EXERCISE PROMPT:
Copy the material below word for word, from the line containing "How far is the blue" through the end, including that first line.

PROVIDED DATA:
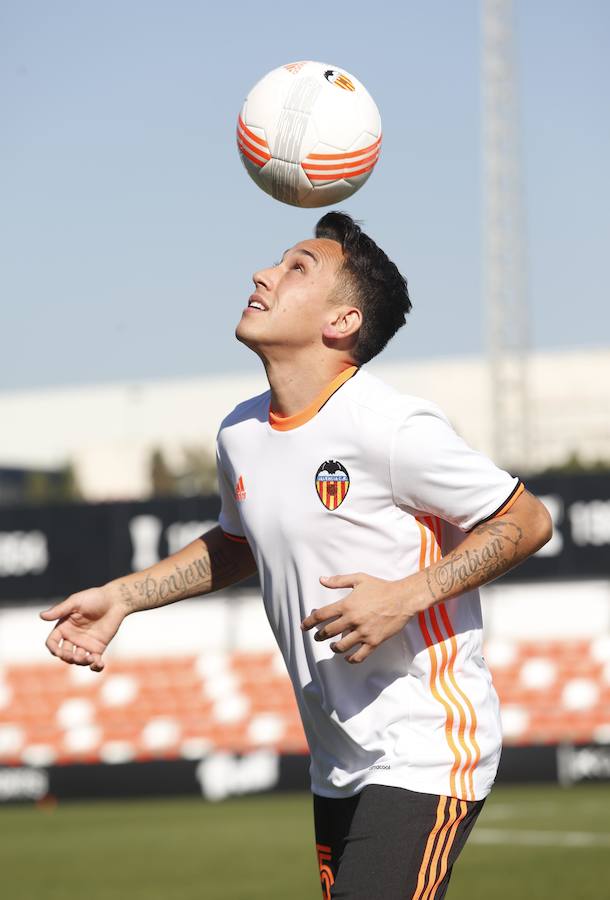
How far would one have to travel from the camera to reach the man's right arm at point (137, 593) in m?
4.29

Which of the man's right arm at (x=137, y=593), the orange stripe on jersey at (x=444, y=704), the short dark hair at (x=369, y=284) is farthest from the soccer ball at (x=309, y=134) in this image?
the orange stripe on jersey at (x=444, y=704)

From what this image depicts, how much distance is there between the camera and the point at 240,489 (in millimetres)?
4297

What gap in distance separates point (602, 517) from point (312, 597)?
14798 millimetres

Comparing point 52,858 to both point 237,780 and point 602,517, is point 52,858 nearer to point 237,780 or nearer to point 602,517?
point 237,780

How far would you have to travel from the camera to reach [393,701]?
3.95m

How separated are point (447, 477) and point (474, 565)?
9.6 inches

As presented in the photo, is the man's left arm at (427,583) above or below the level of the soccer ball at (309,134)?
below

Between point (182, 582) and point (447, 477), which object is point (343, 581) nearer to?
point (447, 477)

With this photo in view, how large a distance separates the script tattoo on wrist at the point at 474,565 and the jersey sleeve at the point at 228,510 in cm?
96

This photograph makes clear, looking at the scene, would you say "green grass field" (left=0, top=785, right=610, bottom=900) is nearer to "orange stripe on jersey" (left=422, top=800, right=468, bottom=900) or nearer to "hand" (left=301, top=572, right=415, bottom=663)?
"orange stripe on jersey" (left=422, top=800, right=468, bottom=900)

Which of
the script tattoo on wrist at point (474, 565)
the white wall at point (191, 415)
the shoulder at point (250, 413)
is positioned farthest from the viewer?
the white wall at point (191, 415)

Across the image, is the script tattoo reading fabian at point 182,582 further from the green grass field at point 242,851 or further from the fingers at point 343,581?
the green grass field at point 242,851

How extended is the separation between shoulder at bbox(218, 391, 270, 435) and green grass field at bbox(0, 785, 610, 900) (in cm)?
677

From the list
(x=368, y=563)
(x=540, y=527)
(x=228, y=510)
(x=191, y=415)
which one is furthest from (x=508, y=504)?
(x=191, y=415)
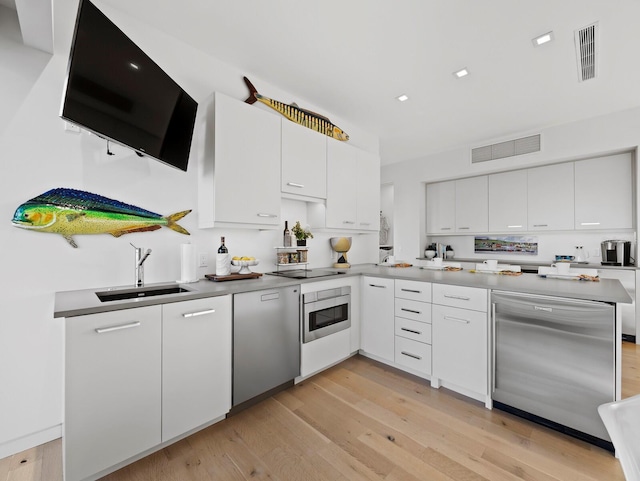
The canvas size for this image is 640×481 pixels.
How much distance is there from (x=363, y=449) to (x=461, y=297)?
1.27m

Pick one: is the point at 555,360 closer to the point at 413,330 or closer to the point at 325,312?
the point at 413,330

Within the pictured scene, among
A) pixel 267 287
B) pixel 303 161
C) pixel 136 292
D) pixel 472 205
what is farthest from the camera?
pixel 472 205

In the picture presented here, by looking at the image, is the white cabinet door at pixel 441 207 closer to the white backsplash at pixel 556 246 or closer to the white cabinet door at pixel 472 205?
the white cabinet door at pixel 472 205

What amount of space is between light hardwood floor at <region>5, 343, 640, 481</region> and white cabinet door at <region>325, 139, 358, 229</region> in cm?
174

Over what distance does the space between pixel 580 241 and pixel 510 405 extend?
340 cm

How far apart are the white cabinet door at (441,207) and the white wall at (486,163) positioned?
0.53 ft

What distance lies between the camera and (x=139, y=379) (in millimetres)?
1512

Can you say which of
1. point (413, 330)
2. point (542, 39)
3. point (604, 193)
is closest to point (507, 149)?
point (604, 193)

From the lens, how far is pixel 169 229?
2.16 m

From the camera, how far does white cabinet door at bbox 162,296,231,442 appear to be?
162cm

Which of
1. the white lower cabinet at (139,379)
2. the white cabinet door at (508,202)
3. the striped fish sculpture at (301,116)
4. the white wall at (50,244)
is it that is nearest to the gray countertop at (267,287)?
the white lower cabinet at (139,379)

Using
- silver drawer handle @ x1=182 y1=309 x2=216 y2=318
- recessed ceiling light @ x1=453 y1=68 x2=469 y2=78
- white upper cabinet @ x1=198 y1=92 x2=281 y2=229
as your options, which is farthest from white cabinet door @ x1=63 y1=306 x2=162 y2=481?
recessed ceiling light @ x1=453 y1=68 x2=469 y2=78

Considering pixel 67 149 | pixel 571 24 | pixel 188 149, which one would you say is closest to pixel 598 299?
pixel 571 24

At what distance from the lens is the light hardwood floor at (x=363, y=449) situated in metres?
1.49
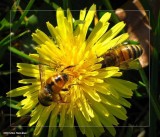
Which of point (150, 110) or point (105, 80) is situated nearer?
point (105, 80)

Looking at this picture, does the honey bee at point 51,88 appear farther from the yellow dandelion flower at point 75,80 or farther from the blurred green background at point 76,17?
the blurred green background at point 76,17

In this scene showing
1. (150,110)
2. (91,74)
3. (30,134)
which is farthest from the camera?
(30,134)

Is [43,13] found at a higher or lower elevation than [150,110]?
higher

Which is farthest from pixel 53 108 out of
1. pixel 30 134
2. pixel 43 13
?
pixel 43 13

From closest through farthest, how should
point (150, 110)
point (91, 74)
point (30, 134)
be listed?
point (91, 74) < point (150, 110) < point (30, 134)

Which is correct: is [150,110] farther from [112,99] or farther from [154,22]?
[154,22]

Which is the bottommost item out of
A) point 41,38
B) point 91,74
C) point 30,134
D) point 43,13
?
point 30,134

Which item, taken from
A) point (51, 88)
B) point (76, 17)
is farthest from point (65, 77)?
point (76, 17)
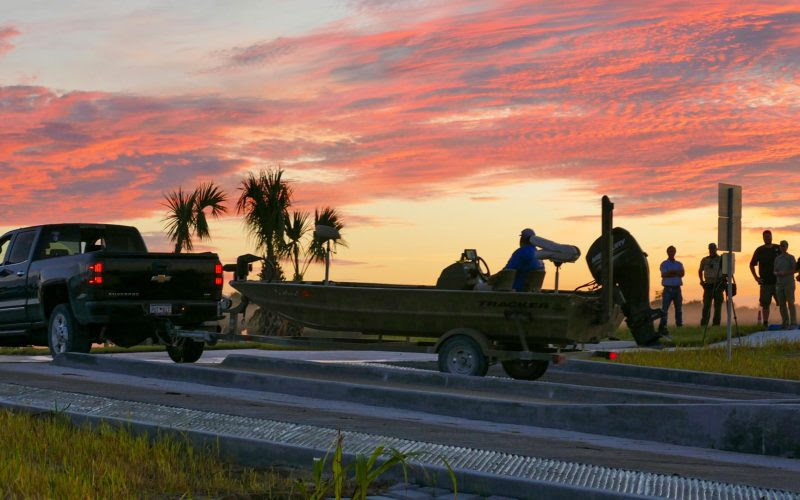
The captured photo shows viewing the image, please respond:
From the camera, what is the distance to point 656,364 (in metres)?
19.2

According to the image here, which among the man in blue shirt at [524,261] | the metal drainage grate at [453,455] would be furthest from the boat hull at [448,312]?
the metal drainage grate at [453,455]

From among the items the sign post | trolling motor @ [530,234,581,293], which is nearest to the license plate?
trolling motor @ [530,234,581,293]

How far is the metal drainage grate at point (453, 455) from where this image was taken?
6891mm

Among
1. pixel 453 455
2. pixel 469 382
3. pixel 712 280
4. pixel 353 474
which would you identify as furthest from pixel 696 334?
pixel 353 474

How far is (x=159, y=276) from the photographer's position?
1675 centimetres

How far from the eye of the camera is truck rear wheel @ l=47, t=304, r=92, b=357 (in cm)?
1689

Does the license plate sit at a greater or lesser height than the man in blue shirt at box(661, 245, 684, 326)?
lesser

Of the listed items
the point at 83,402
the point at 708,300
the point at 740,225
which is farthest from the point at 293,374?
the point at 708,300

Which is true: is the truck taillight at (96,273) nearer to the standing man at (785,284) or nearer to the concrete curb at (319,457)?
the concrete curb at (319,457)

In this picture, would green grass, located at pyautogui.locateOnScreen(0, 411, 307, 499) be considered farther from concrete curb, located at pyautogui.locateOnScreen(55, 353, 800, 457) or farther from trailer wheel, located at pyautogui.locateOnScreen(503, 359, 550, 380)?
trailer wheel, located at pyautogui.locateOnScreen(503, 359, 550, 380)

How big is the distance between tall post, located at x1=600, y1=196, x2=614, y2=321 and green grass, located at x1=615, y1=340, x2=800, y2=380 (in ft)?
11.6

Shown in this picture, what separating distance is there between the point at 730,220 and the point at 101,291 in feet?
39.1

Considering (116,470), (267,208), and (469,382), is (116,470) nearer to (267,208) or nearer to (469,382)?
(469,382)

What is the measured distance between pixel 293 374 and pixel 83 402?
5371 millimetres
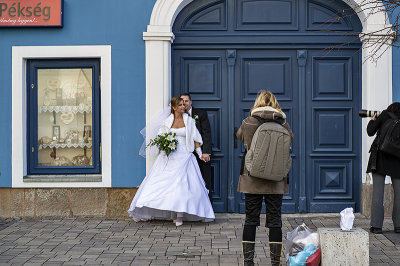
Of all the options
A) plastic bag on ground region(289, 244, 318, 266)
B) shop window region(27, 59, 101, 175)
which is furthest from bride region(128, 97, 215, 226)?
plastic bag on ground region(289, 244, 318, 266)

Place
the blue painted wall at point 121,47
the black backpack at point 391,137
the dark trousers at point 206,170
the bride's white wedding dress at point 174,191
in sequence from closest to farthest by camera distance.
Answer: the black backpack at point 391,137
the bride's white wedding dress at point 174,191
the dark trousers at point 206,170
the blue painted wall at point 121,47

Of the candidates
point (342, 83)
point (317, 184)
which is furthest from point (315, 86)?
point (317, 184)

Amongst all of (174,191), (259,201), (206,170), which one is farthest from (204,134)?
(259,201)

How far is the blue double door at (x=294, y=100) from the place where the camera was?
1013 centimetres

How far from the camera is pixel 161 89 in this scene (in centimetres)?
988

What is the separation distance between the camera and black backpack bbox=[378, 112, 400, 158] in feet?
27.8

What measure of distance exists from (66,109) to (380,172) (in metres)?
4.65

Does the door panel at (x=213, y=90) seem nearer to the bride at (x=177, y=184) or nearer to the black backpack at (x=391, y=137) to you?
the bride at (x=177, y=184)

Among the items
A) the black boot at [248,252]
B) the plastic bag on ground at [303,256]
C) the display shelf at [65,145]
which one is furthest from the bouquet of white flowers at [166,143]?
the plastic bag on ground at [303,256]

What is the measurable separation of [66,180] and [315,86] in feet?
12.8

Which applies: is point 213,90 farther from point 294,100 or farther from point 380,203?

RESULT OF THE EXERCISE:
How far is the blue double door at (x=294, y=100) from the place where the camera was?
1013 centimetres

How far from the camera is pixel 161 89 in this scene (in centimetres)?
988

What is the separation distance between the camera and black backpack bbox=[378, 112, 400, 158] in feet?
27.8

What measure of distance exists from (66,109) to (380,172) (in metres)?
4.65

Does the door panel at (x=213, y=90) seem nearer to the bride at (x=177, y=184) or nearer to the black backpack at (x=391, y=137) to you?
the bride at (x=177, y=184)

Among the items
A) the black boot at [248,252]
B) the plastic bag on ground at [303,256]
C) the display shelf at [65,145]
which one is furthest from the bouquet of white flowers at [166,143]?
the plastic bag on ground at [303,256]

What is the measurable separation of [66,180] and [315,86] in feet?
12.8

Which applies: is point 213,90 farther from point 294,100 or farther from point 380,203?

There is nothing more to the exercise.